P14608 [NWRRC 2025] Infection Investigation

Description

Isaac is a biologist who specializes in diagnosing viral diseases. The virus modifies the host genome (a sequence of genes) by altering it to suit its own needs. Isaac is writing a paper investigating viral infection in genomes. He has some samples and asks you to help analyze them. For simplicity, we will assume that the viral genome consists of genes $1, 2, \ldots, n$ in this order. The host genome is a permutation of genes $1, 2, \ldots n$: it consists of genes $a_1, a_2, \ldots, a_n$ in this order. Consider a genomic segment $[l; r]$ consisting of genes $a_l, a_{l+1}, \ldots, a_r$. The infection level of this segment is measured as the length of the longest subsequence of genes shared with the viral genome.

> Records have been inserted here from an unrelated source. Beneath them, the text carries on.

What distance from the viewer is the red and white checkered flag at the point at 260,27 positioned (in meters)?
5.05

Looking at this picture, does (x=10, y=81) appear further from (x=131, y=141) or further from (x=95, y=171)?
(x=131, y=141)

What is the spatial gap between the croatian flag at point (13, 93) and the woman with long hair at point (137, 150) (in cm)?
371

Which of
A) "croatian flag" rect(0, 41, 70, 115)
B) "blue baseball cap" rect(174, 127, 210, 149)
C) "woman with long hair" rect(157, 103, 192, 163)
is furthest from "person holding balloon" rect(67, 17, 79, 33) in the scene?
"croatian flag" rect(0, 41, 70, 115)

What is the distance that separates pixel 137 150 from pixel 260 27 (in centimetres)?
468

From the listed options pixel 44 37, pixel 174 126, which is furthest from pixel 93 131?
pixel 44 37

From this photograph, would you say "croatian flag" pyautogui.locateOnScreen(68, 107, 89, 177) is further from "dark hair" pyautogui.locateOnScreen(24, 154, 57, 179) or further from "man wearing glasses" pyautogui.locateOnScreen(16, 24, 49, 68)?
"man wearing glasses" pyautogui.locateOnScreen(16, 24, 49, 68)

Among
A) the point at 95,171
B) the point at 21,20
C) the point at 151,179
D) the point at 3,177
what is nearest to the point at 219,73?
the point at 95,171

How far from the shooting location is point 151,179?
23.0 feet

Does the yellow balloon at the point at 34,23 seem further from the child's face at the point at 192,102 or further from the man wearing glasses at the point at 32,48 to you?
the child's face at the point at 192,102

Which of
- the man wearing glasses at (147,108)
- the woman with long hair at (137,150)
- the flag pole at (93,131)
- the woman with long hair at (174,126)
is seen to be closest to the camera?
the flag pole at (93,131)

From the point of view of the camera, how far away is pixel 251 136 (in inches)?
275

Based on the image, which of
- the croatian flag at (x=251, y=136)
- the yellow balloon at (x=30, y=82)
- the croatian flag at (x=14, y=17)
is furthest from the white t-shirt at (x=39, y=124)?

Formally, the infection level is the maximum $k$ such that there exist $l \le i_1 < i_2 < \dots < i_k \le r$ for which the inequalities $a_{i_1} < a_{i_2} < \dots < a_{i_{k}}$ hold. To analyze the genome, Isaac needs to estimate the infection levels of $q$ genomic segments. To secure the funding, Isaac only needs approximate results: an error factor of up to $1.5$ is allowed.

Input Format

Each test contains multiple test cases. The first line contains the number of test cases $t$ ($1 \le t \le 10^4$). The description of the test cases follows. The first line of each test case contains two integers $n$ and $q$, denoting the host genome length and the number of genomic segments Isaac is interested in ($1 \le n, q \le 2 \cdot 10^5$). The second line contains $n$ distinct integers $a_1, a_2, \ldots, a_n$, describing the host genome ($1 \le a_i \le n$). Each of the following $q$ lines contains two integers $l$ and $r$, denoting the boundaries of a genomic segment for which the infection level should be estimated ($1 \le l \le r \le n$). It is guaranteed that the sum of $n$ over all test cases does not exceed $2\cdot 10^5$, and the sum of $q$ over all test cases does not exceed $2 \cdot 10^5$.

Output Format

For each test case, print $q$ positive integers, denoting the infection levels of the corresponding genomic segments. For each genomic segment, let your answer be $x$ and let the true answer be $y$. Your answer will be considered correct if it differs from the true answer by a factor of at most $1.5$, that is, if $\max\left(\frac{x}{y}, \frac{y}{x}\right) \le 1.5$.